Collected data:
== == ==
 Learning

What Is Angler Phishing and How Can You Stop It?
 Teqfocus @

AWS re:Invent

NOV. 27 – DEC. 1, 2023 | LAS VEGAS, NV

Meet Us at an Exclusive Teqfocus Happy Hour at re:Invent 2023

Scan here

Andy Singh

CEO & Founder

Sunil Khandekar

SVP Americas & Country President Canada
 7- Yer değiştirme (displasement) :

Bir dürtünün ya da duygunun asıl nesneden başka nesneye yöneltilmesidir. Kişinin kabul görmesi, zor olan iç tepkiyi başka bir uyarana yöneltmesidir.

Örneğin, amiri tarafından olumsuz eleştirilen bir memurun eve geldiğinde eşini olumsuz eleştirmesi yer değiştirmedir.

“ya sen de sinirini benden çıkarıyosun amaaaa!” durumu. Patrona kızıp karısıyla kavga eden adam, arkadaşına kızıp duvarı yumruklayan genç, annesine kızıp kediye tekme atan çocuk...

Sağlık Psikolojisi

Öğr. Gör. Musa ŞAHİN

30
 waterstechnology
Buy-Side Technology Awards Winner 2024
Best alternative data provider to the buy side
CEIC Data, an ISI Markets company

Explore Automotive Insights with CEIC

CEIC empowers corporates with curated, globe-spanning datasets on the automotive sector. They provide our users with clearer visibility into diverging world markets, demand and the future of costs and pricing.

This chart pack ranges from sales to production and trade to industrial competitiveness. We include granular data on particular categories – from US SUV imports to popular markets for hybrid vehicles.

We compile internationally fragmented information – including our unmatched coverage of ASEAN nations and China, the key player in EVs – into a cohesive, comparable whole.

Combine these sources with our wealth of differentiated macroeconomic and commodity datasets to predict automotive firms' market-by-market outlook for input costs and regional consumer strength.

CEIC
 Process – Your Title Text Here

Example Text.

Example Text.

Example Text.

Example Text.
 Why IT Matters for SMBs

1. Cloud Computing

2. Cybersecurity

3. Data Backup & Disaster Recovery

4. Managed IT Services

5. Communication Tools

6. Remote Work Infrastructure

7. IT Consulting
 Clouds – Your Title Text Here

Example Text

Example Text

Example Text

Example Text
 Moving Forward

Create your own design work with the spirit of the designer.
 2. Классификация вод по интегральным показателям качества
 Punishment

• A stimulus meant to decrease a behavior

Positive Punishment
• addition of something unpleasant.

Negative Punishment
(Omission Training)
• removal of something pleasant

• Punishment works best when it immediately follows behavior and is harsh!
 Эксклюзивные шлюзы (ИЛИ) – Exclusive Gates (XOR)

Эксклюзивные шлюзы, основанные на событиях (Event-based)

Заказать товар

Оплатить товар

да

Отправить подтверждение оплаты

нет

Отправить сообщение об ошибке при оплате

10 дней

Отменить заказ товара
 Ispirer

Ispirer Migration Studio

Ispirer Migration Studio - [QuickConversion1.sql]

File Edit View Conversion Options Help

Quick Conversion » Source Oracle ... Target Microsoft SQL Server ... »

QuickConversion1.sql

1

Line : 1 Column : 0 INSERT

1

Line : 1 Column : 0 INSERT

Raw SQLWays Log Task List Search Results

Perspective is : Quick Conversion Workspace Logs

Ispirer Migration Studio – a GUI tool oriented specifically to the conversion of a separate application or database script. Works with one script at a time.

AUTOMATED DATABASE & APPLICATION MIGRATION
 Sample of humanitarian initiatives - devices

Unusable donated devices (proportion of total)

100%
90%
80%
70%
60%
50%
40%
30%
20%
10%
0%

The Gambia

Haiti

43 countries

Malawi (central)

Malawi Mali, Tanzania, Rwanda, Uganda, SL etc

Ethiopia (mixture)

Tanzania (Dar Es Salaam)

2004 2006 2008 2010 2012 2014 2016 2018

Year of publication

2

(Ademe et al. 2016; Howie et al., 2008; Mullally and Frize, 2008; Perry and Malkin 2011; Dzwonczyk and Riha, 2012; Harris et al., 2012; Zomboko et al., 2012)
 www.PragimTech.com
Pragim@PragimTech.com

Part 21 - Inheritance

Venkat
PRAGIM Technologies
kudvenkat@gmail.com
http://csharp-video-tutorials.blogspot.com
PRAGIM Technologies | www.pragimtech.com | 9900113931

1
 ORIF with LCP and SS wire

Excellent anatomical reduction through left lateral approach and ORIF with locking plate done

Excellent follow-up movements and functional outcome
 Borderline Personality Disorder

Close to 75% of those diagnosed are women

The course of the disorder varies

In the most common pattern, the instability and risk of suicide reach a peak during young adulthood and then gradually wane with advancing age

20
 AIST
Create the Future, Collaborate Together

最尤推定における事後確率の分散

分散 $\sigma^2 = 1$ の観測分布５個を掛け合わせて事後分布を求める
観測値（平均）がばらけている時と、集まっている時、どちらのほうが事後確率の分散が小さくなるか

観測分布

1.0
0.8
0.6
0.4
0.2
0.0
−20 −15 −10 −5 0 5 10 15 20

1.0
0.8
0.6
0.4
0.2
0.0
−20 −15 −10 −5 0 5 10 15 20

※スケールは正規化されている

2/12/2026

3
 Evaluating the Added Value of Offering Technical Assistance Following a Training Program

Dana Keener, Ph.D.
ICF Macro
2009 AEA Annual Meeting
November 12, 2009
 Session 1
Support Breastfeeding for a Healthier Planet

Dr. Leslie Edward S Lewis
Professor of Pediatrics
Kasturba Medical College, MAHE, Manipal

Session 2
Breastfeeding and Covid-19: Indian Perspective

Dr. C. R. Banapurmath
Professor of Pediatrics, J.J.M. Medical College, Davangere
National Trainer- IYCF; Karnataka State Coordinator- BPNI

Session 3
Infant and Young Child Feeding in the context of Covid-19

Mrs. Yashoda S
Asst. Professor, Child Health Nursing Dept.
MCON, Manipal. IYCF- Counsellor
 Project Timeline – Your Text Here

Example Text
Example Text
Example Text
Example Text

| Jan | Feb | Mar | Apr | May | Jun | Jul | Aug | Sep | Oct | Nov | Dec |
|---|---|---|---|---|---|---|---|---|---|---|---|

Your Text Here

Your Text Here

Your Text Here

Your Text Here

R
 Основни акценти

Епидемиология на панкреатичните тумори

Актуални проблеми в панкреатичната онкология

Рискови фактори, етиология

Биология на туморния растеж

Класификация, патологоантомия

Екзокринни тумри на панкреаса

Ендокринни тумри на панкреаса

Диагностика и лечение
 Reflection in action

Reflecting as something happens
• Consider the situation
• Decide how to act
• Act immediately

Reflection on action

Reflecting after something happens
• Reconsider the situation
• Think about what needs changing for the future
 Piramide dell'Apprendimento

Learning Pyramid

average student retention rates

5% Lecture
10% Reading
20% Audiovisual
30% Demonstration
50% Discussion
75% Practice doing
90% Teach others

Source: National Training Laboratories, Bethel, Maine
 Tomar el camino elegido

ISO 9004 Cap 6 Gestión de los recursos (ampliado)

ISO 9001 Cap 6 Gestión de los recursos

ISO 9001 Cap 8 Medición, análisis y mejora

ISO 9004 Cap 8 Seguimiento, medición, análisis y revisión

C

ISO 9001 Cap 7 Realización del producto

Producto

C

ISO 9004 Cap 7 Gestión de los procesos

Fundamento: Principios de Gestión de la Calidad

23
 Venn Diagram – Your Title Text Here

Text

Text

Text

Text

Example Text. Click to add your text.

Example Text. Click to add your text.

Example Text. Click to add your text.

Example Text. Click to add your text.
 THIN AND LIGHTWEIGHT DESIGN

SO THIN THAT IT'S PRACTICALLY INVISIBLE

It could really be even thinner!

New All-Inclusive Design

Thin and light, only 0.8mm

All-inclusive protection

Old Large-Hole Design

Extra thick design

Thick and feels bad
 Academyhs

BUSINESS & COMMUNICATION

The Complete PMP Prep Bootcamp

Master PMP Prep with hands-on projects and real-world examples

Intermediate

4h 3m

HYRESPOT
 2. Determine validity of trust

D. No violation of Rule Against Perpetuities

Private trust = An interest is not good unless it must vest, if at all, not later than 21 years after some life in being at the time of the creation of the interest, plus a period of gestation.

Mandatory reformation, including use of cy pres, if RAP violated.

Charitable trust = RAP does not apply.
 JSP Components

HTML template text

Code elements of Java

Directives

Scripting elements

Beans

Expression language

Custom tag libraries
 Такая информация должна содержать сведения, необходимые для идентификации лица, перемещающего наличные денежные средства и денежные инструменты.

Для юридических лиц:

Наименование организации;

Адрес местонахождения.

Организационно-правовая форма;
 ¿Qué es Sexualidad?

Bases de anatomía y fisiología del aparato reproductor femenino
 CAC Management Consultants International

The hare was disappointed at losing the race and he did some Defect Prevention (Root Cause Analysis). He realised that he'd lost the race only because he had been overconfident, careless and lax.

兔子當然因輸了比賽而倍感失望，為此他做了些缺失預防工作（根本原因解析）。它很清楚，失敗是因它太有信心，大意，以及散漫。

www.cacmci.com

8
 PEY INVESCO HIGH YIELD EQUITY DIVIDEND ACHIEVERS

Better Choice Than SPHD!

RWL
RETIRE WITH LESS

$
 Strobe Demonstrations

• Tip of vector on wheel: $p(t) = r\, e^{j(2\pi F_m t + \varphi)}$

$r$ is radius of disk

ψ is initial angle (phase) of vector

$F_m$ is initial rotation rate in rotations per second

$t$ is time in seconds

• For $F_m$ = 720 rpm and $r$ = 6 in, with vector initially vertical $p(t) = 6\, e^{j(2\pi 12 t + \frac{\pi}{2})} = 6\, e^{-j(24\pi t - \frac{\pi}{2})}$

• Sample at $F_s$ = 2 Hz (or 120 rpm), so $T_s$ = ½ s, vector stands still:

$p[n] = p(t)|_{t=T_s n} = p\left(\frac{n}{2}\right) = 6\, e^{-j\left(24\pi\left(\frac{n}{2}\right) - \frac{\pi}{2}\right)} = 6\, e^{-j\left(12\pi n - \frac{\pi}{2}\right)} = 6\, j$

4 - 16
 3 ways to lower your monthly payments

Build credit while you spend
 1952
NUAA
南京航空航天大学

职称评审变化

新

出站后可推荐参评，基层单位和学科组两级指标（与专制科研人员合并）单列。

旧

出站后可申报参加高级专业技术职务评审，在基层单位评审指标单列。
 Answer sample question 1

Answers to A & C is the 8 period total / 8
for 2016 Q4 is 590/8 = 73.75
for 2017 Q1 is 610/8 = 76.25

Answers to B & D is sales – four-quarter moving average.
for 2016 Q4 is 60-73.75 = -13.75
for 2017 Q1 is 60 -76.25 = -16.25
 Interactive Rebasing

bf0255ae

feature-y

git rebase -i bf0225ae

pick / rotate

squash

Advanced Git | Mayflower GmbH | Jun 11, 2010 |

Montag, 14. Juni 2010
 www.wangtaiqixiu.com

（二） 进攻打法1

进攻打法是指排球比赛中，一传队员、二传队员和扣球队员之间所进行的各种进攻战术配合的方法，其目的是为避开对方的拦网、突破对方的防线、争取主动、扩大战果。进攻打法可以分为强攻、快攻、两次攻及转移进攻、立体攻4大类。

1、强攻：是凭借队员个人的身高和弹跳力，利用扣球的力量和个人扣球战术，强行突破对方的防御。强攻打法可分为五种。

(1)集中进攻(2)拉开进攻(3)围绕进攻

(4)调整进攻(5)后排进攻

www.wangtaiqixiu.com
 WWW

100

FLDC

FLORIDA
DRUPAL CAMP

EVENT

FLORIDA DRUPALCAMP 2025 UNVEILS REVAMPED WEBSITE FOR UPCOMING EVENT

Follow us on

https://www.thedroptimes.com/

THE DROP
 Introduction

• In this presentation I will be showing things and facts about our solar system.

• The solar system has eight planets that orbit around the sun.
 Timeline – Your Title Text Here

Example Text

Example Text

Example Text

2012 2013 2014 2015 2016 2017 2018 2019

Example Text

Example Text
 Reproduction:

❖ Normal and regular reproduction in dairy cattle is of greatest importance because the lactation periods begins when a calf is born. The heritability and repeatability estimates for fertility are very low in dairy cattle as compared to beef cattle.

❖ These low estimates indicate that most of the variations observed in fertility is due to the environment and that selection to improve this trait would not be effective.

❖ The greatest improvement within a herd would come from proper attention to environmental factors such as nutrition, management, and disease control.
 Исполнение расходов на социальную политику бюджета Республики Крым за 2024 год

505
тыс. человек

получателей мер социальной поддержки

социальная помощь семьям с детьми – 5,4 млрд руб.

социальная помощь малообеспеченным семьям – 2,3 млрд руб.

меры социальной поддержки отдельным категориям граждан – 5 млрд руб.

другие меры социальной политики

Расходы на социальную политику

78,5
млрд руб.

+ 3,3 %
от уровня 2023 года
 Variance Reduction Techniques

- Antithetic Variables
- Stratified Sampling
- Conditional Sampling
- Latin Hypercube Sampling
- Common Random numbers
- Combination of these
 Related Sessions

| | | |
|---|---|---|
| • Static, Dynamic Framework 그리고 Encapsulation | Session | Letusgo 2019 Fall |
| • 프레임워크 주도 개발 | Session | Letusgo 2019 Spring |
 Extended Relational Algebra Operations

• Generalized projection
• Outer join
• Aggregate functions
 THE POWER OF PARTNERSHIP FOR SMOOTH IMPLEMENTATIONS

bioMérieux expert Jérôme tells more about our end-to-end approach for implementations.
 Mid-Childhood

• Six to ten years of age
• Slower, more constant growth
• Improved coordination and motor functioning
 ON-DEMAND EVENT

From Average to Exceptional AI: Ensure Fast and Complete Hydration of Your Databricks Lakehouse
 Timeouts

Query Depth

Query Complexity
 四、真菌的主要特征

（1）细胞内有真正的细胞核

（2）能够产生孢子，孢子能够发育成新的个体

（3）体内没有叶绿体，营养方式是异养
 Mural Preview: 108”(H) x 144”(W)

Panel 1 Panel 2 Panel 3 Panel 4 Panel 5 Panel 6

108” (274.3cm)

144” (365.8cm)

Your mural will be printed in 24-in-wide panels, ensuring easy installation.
== == ==
** Work instructions **
Only the lines from the first line of the records through the line with "SVP Americas & Country President Canada" should be reproduced, exactly and with nothing added.

** Response box **
 Learning

What Is Angler Phishing and How Can You Stop It?
 Teqfocus @

AWS re:Invent

NOV. 27 – DEC. 1, 2023 | LAS VEGAS, NV

Meet Us at an Exclusive Teqfocus Happy Hour at re:Invent 2023

Scan here

Andy Singh

CEO & Founder

Sunil Khandekar

SVP Americas & Country President Canada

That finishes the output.